▶ _What is needed_
Starting at the line with "Keban Project 1971" and going on through the line with "Cottonelle Flushable Wipes, 168", reproduce each line in the records below exactly and nothing more.

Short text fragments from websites
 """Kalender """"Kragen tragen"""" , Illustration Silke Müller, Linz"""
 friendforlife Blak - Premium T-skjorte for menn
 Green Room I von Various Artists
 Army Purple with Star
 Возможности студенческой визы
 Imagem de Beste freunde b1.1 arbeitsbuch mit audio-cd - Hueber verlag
==
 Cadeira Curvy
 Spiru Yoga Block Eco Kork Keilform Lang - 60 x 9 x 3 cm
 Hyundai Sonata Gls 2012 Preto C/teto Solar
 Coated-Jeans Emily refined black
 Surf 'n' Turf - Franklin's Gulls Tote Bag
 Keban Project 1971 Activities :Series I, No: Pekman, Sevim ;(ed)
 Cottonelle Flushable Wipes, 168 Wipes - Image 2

▶ _Solution below_
 Keban Project 1971 Activities :Series I, No: Pekman, Sevim ;(ed)
 Cottonelle Flushable Wipes, 168 Wipes - Image 2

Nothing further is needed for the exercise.